Un point d'honnêteté sur la ligne « responsabilité », car il est presque toujours mal présenté : l'associé de SCI n'est pas protégé non plus. Il répond lui aussi indéfiniment des dettes sociales, mais à proportion de sa part et seulement après que le créancier a vainement poursuivi la société. Le commandité, lui, est solidaire : on peut lui réclamer la totalité, immédiatement. La différence est réelle, mais elle est de degré, pas de nature.

Le second usage, souvent le vrai : garder la main

Beaucoup de familles qui utilisent la commandite ne le font pas d'abord pour la fiscalité. Elles le font pour le pouvoir.

Transmettre la valeur sans transmettre le pouvoir
Le parent donne des parts de commanditaire et reste commandité.
Avant
Le parent détient la quasi-totalité des parts.
Valeur : 100 % · Pouvoir : 100 %
La donation
Il donne aux enfants des parts de commanditaire, par tranches successives.
Après
Les enfants détiennent la valeur.
Le parent, resté commandité, continue de décider seul.
Un commanditaire ne peut pas s'immiscer dans la gestion : c'est la loi, pas une clause négociable. La dissociation entre la valeur et le pouvoir est donc beaucoup plus solide que dans une SCI, où elle repose sur des statuts modifiables.

Dans une SCI classique, le parent qui souhaite donner tout en gardant le contrôle s'appuie sur des clauses statutaires : gérance à vie, droits de vote aménagés, démembrement des parts. Cela fonctionne, mais cela repose sur un équilibre que les statuts peuvent défaire, et que des enfants majoritaires peuvent contester.

Dans une commandite, la séparation est d'une autre nature. L'interdiction faite au commanditaire de s'immiscer dans la gestion est légale, pas contractuelle. Le parent peut donner la quasi-totalité de la valeur économique et continuer à décider seul, sans que ses enfants puissent le révoquer.

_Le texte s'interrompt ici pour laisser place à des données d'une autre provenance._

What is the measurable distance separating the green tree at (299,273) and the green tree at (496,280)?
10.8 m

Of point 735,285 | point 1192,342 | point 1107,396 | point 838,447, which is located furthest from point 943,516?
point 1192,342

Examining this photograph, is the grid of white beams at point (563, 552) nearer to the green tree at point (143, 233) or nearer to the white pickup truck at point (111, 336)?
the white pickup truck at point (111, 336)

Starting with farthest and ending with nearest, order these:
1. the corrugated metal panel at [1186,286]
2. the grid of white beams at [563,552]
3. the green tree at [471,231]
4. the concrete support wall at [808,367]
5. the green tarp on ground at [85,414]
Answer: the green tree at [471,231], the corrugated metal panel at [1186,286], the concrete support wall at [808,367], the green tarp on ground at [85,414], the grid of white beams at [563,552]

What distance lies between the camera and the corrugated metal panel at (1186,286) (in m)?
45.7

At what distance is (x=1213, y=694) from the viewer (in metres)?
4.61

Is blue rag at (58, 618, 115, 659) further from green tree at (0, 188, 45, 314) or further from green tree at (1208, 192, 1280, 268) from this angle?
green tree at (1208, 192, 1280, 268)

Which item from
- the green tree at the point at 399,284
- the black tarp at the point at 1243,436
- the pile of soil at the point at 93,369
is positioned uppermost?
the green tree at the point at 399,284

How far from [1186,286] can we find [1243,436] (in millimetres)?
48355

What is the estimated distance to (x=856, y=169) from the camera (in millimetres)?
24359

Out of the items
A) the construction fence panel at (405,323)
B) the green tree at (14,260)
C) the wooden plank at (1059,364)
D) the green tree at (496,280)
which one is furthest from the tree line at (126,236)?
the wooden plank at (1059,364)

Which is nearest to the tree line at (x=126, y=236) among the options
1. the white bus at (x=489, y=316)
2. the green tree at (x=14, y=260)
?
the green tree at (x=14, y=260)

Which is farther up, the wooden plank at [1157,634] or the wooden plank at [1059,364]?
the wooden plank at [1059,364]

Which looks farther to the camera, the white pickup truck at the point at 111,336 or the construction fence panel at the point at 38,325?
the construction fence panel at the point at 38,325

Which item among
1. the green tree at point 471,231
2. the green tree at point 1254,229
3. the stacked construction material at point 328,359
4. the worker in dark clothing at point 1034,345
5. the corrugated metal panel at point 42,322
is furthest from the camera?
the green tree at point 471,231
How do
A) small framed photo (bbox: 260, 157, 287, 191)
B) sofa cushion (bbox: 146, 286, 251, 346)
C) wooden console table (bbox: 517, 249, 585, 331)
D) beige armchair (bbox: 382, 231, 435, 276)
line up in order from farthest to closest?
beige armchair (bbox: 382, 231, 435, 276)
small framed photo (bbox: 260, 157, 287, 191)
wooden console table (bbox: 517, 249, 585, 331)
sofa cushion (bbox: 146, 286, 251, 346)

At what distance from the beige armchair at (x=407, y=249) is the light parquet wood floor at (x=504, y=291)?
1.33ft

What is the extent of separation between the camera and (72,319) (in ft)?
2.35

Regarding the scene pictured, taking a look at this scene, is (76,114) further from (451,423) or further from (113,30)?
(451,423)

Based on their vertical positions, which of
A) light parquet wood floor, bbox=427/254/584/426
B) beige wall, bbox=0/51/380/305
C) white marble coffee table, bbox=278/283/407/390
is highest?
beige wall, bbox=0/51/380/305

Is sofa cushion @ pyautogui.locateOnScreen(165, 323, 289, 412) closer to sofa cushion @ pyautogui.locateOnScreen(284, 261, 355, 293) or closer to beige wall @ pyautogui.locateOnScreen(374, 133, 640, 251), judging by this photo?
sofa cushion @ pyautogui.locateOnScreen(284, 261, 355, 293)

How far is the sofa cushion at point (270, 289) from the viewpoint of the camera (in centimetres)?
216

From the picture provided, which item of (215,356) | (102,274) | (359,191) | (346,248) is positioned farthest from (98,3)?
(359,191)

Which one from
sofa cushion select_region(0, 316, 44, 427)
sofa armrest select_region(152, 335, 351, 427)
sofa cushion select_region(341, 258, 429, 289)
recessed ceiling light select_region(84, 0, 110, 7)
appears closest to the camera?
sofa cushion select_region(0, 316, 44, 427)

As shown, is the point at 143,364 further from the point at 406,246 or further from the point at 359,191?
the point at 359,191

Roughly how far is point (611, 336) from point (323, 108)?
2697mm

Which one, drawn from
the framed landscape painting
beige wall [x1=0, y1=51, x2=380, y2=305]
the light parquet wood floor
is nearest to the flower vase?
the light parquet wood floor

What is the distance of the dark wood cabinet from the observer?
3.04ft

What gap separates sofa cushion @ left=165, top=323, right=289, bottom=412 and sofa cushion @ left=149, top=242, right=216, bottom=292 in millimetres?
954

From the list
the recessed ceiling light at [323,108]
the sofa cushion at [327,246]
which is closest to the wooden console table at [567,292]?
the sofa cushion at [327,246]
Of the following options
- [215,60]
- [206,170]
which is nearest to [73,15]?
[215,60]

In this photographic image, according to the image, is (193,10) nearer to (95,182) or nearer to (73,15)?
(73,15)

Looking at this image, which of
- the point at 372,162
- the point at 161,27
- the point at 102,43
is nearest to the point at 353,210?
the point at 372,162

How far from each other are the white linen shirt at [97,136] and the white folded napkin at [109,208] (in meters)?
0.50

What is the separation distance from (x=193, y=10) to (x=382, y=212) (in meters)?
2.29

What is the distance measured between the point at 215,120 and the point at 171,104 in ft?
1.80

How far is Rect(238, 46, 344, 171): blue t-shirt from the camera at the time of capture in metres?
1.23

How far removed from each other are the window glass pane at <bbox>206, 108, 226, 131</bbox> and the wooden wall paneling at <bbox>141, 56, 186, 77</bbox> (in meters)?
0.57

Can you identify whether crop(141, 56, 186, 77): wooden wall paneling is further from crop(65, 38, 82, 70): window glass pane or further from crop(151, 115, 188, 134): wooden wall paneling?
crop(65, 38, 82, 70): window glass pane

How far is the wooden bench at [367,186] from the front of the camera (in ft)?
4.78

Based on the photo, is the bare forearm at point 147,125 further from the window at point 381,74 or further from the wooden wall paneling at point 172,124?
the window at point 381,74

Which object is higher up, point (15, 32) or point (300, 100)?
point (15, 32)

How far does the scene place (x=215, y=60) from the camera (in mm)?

C'est le mécanisme qu'utilisent certains groupes familiaux à travers la commandite par actions, la grande sœur de la commandite simple.

Pour qui ce montage a du sens

ProfilCe que la commandite apporte
Famille détenant un patrimoine locatif important, avec des enfants encore jeunesTransmettre la valeur tôt, par tranches, tout en conservant une direction incontestable
Dirigeant qui associe des investisseurs passifs à un projet immobilierLever des fonds sans partager le pouvoir, avec une responsabilité limitée pour l'apporteur
Détention longue avec revente envisagéePanacher les régimes pour ne pas subir la plus-value professionnelle sur la totalité
Fratrie dont un seul membre veut gérerDistinguer clairement celui qui dirige de ceux qui perçoivent, et prévenir les conflits

Le dénominateur commun de ces situations : un patrimoine significatif, un horizon long, et une raison non fiscale de séparer la gestion de la propriété. Si aucune de ces trois conditions n'est réunie, la commandite est un mauvais outil.

La condition préalable, avant toute considération fiscale

Il y a une question à trancher avant même de parler de structure, et elle n'a rien de juridique : le bien doit se payer tout seul. Un immobilier locatif s'achète presque toujours à crédit, et l'équilibre repose sur un principe simple — les loyers encaissés doivent couvrir la mensualité, les charges, la taxe foncière, l'assurance, les périodes de vacance et les travaux à venir.

Si l'opération n'est pas rentable par elle-même, aucune structure ne la sauvera. Une SCI ne transforme pas un mauvais achat en bon achat, et une commandite non plus. L'habillage juridique répartit un résultat : il ne le crée pas.

Mais dans le cas de la commandite, ce n'est pas seulement une question d'opportunité — c'est une question de sécurité. Le commandité répond des dettes de la société sur ses biens personnels, de façon solidaire. Adosser une responsabilité illimitée à un actif qui ne s'autofinance pas, c'est accepter que le déficit de l'immeuble vienne un jour chercher votre résidence principale. Une SCI classique, dont les associés ne sont pas solidaires et ne peuvent être poursuivis qu'après la société, amortit ce choc. La commandite, non.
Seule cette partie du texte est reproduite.